SubtleAggressiv said:


> People who wear hats into the gym and even train with them on, like baseball caps with the flat peak.
> 
> People who try and tell other people that their technique is wrong but they actually dont know how to do it properly themselves.
> 
> 'Power grabs' are great I tried using the straps and before that gloves but nothing comes close to this type of equipment.


I love them, makes lifting so much easier and you don't have to take them off if you are doing a set without them. I used to use normal lifting straps, but still got all that hard skin on my hands.


----------



## RedUntilDead

people who insist on wearing flip flops when there are signs everywhere telling you not to.
People using loads of weights then leaving them out.
Fooking women reading a book whilst on the bikes pedling soooo slowly, wow that will do you a power of good love?
Old blokes standing around naked watching the tv in the changing rooms, yuk.
School kids in groups of 4 or more, just foook of will you.
The big donks in their muscle vests and stupid oversized baggy american flag print sweat pants, its not a good look sunshine.
Golds gym t shirts and the like, you know, the t shirts (tight n white) with print on such as," the gym is my playground" perlease!
The car keys and mobile phone left at the side of the bench on the floor, the owner spends more time checking his texts, your only in the gym about an hour, cant it wait, knob!
Shadow boxing facing the mirror when your training with weights, nah mate, you dont box do you.


----------



## stangalang

RedUntilDead said:


> people who insist on wearing flip flops when there are signs everywhere telling you not to.
> People using loads of weights then leaving them out.
> Fooking women reading a book whilst on the bikes pedling soooo slowly, wow that will do you a power of good love?
> Old blokes standing around naked watching the tv in the changing rooms, yuk.
> School kids in groups of 4 or more, just foook of will you.
> The big donks in their muscle vests and stupid oversized baggy american flag print sweat pants, its not a good look sunshine.
> Golds gym t shirts and the like, you know, the t shirts (tight n white) with print on such as," the gym is my playground" perlease!
> The car keys and mobile phone left at the side of the bench on the floor, the owner spends more time checking his texts, your only in the gym about an hour, cant it wait, knob!
> Shadow boxing facing the mirror when your training with weights, nah mate, you dont box do you.

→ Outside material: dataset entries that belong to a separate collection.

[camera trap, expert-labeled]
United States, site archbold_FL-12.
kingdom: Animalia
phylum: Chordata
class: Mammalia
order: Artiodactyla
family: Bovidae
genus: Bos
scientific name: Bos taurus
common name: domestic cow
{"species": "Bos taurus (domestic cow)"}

:lol:I love those boxers too. I used to run the thai boxing for fitness first, and every now and again they would venture into the class, most wouldn't even last the warm till they told themselves those exact words "nah, i'm not a boxer am i" and yet we had a few women in the class and they would happily bang the pads and bags for an hour and a half straight and love it. Tools!


----------



## Kristy

What kind of palaces..... I mean gyms to you guys train at, lockers, saunas, showers, swimming pools :doublesho
Don't even have heaters in mine  there have been occasions when I've seen a slight frost on the equipment in the past. 
Though it does have it's good points, full size athletics and cycling track outside plus a club house available to all members. 
And it's cheap. 

Just to the right of post code B62 8RW
http://maps.google.co.uk/maps?hl=en&tab=wl

Only gripe's I have are people leaving weights on the floor and groups of more than three training together hogging the equipment for ages.

People with little experience using bad form are usualy shown the error of there ways sooner rather than later.


----------



## PaulGTI

It seems bad form is more prevelent than I expected!

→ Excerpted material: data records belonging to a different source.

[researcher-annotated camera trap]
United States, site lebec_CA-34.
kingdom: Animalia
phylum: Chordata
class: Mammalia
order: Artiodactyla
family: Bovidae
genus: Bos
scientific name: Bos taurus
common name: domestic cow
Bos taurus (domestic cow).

Next question then... Do you ever tell or correct someboday of their bad form?

I was going to, I was on the eliptical (with 30 seconds to go before I was done) and I noticed the woman on the chest press machine was using a grip with her hands bent back at 90 degrees. 

Any-hoo, some other bloke noticed her and said pretty much what I was going to say, along the lines of "'Scuse me, But I noticed you were gripping like this (Bends hand back), you can cause wrist strain like that. Its better to try and keep the wrist flatter". And off he went. He was polite, wasnt in her face, didnt loiter around her but she gave him a look like he had just broken into her house and kicked her kitten!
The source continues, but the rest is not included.